WORKING UP A SWEAT
by Lynn Hinderliter CN, LDN
Cleansing the body by means of a detoxification program or a short fast is an excellent strategy, but it does less good if the toxins which have been dislodged are not removed from the body.
Sweating is an effective traditional way to remove all kinds of toxins.
Many cultures have a tradition of sweat baths, and as in fasting, I wonder how much of the rite was for physical, and how much for spiritual, gain.
In the northern reaches of Europe the progression of hot sweat baths, switching (beating) the body with branches, and then plunging into cold water, was definitely a detoxification procedure. In the Americas, the sweat lodges of Indian tribes were mostly for ritual ceremonies.
The end effect would have been the same for both, however, since the benefits claimed for sweating would have been enhanced rather than negated by the spiritual benefits. It would have been a two for one gain!
A sweat bath is the most natural, effective and convenient way possible to open clogged pores and flush the body. Opening the pores allows liquids carrying body wastes to be effectively expelled.
Some Sauna manufacturers claim to have measured the toxin content of the sweat, and to have found high levels of some of the more dangerous chemicals that pollute our environment as well as heavy metals such as lead and mercury.
Other negative substances which are removed from the body, according to the same sources, are excess salt, lactic acid and urea. A minor build-up of urea in the body can lead to a host of chronic complaints, such as headaches and nausea. A major build-up can be dangerous.
Sauna heat dilates capillaries; this increases blood flow to the skin. The heart beats faster and impurities in vital organs are flushed out by the flow of fluids. Finnish and German doctors cite studies indicating sweat baths help persons with high blood pressure and heart problems; many American doctors, however, continue to recommend against sweat baths for such persons.
Lungs benefit, too. Clogged respiratory passages are opened by heat; this gives relief from colds or minor respiratory problems. Sweat baths are not recommended for persons with pneumonia and major respiratory problems. The heat of a sweat bath and the often rapid cooling afterwards, conditions the body. A well-tuned body is more resistant to colds, disease and infection. In cold weather, a warm glowing feeling often lingers for hours following a sweat bath. In hot weather, the body seems cooler afterwards.
Recent Finnish tests validate the practice of splashing water on superheated rocks as a means to produce an abundance of negative ions. This seems especially true if the rocks are heated by a wood fire and not electricity. Too few negative ions and too many positive ions have been linked to heart attacks, aggravated asthma, migraines, insomnia, rheumatism, arthritis, hay fever and allergies.
Some major causes of unhealthy ionic conditions are: weather disturbances, central air conditioning, smog and driving too long in a closed automobile.
The Ayurvedic cleansing ritual of Panchakarma employs sweat – SWEDANA – as an important part of the treatment.
Cleansing with Steam
Ayurveda believes that simply the process of living a life which is not perfectly designed to sustain health, will cause the accumulation of a toxin called AMA in the body.
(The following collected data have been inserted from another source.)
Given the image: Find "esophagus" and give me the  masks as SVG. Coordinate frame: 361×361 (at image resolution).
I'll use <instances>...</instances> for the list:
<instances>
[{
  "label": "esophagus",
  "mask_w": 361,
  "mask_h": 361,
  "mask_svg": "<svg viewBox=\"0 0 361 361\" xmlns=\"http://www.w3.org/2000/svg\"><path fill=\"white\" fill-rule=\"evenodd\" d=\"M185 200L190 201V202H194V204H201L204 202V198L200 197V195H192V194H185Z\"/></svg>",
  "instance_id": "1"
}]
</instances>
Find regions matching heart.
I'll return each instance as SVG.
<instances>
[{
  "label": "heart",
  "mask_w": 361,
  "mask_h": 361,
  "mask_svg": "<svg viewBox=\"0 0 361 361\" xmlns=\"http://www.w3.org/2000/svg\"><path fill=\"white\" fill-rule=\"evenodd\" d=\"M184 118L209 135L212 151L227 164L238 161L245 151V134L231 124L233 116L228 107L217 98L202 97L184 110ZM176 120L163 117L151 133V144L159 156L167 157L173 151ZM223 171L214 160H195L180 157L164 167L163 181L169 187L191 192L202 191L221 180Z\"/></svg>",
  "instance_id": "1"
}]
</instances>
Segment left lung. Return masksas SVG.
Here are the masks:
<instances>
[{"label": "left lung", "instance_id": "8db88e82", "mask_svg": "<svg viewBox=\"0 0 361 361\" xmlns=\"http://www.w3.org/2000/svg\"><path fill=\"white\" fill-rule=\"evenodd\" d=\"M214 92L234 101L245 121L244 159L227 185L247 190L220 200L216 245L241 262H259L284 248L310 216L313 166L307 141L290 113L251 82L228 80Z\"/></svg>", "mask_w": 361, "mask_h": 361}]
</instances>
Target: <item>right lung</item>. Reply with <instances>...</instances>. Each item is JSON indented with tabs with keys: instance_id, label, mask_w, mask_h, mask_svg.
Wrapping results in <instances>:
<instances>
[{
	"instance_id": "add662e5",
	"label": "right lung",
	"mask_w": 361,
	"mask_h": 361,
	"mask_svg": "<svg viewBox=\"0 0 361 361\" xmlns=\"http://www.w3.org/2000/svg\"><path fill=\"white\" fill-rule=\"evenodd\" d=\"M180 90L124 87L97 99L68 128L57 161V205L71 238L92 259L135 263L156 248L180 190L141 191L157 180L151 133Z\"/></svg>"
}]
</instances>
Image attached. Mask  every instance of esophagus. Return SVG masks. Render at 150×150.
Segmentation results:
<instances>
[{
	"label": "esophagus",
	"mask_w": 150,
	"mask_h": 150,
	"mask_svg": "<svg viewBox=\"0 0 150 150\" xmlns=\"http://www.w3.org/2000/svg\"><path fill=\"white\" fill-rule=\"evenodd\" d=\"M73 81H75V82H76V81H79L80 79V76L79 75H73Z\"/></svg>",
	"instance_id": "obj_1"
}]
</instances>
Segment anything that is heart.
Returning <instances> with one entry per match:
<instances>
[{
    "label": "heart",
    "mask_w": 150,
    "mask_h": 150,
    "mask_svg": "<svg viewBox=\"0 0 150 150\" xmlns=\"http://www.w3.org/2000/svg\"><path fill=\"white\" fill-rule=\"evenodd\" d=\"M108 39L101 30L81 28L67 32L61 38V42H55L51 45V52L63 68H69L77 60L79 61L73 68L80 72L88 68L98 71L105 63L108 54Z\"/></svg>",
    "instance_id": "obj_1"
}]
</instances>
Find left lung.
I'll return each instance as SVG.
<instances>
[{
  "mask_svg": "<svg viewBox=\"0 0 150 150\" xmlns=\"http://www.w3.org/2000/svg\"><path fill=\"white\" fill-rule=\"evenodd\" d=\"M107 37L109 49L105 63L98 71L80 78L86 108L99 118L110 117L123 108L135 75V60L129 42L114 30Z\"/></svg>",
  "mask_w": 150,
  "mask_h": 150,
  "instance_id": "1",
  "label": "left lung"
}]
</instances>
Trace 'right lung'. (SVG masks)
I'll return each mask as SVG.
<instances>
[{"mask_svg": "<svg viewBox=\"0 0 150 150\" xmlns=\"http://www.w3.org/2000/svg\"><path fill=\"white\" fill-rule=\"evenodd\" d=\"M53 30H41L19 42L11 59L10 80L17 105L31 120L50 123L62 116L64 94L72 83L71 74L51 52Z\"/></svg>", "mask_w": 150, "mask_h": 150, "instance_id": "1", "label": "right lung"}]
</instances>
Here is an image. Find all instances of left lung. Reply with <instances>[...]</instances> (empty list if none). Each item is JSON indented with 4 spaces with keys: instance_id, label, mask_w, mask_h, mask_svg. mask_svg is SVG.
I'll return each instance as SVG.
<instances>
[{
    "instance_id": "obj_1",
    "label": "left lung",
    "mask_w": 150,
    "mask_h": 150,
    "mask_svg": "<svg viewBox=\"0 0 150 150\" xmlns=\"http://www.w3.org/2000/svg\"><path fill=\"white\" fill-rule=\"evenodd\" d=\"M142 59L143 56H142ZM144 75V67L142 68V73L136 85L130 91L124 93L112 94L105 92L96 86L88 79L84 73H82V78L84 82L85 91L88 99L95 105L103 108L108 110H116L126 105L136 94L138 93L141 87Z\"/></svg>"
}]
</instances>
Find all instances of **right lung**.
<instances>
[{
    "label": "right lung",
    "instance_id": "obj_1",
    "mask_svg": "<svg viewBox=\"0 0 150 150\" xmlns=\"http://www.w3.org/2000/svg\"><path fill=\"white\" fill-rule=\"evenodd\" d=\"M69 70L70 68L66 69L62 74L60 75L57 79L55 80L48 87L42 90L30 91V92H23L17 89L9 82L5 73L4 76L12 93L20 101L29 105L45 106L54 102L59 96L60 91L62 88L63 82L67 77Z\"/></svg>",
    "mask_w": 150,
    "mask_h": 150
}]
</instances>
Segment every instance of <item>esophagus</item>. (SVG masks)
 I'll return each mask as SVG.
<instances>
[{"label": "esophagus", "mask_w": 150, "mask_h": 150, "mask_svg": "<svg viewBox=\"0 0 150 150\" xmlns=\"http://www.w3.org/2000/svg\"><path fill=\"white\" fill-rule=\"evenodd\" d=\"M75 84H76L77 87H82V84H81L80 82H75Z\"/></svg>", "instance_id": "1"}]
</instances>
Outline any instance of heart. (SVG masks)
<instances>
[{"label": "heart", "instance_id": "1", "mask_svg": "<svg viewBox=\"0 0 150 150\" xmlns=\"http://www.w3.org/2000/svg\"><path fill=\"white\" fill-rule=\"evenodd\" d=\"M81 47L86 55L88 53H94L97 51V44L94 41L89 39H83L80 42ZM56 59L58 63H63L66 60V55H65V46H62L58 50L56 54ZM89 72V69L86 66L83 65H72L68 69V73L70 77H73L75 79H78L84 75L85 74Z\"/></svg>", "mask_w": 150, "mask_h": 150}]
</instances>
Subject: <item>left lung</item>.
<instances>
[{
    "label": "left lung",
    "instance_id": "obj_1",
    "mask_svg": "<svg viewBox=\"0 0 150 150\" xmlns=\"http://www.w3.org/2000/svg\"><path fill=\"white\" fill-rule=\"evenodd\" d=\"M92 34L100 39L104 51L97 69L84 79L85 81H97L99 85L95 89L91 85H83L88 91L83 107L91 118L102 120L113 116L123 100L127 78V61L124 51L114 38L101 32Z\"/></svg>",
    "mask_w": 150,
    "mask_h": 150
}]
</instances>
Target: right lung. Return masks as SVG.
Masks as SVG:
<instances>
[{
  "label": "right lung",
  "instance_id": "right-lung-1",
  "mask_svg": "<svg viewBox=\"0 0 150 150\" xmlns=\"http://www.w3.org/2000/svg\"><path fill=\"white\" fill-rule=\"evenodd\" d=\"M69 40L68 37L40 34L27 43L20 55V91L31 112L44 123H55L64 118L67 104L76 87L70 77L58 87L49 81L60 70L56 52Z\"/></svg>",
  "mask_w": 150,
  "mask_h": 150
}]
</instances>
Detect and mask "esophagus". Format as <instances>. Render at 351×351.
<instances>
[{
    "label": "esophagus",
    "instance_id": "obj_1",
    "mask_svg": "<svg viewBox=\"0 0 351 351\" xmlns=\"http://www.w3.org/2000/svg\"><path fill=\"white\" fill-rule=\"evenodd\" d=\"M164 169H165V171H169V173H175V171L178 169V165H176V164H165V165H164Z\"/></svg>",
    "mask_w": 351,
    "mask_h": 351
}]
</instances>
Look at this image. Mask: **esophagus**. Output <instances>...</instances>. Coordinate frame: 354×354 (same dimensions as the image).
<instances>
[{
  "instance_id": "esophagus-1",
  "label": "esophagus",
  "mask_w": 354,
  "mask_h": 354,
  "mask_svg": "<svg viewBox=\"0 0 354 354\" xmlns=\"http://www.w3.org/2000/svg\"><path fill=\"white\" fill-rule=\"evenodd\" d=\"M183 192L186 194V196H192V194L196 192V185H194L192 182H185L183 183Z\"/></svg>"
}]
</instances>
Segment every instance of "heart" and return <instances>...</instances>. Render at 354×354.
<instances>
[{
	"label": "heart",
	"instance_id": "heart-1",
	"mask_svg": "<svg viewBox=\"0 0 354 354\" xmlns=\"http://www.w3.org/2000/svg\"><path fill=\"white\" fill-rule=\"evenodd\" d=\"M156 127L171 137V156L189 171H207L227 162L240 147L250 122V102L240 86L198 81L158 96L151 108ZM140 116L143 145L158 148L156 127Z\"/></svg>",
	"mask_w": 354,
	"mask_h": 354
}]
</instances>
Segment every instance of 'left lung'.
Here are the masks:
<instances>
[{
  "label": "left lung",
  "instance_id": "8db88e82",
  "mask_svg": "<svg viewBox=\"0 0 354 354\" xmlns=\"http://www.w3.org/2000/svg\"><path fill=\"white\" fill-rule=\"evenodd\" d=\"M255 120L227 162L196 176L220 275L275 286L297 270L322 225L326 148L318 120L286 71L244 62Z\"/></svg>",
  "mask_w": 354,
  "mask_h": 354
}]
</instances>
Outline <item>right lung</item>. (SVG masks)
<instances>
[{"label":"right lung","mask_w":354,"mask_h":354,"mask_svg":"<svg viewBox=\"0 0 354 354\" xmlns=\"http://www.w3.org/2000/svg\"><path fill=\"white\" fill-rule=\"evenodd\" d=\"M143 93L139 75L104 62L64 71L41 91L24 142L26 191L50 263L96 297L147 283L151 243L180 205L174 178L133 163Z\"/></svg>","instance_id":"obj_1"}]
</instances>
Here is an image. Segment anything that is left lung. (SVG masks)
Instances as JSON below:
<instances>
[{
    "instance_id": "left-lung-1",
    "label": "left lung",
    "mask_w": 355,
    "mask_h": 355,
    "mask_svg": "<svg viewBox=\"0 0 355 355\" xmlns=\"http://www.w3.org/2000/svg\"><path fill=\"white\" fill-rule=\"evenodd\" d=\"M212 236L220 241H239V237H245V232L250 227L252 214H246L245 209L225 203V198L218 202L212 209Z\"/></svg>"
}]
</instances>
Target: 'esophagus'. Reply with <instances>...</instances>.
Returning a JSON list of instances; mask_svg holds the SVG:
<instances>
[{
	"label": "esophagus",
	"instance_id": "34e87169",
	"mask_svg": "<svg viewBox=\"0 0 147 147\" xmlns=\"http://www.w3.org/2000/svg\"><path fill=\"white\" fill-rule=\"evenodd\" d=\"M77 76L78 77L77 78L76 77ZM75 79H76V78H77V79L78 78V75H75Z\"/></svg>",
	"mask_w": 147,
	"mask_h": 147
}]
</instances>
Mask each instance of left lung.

This is defined as a sticky substance that in effect clogs the organs and cells throughout our system.
The stages of Panchakarma are designed to loosen, mobilize and expel this toxin.
In summary first, the diet is designed to begin the process, a hot oil massage follows, and the steam treatment is the third procedure whereby Ama is moved into the digestive tract for expulsion, and is also expelled though the skin. Medicated oils and special herbs such as ginger root, castor oil plant, sesame and others herbs are added for extra efficacy and to encourage the production of sweat. The body is relaxed, tension is released.
The therapy is said to:
- Cleanse the organs of elimination
- Increase the softness and brilliance of the skin.
- Increase digestive capacity.
- Restore appetite
- Remove lethargy
- Improve stiff joints.
It need not be too expensive to purchase a method to do one’s own sweat bath, depending on the system chosen, but Ayurveda administers the Sudana in a number of ways, some of which might be simple to adapt to the home setting:
- Sankara – Application of a hot herbal bolus to a clothed or unclothed patient.
- Prasthara – The patient lies on a bed of leaves of Ricinus communis and Calotropis gigantea, corn, pulse, pippali, ginger, maricha, and ghee. Paayasa (a milk preparation) or krushara is also added. The patient is covered with silk or wool blankets.
- Nadi – Medicated steam is directed through a hose or tube (nadi) to the entire body or to specific areas of the body.
- Parisheka – Hot herbal decoction is showered over the body from a pitcher, pot, or pipe which has many small holes in it.
- Jentaaka – The patient enters a circular room built near a pond or small lake which has an oven burning special herbs to heat it; similar in some respects to an Indian “sweat lodge”.
My feeling is that for optimal health, adding a sauna experience in some form or another is going to be a worthwhile investment.
Do not consider this therapy if you are pregnant or have a serious medical condition. Go cautiously if you are weakened by any imbalance.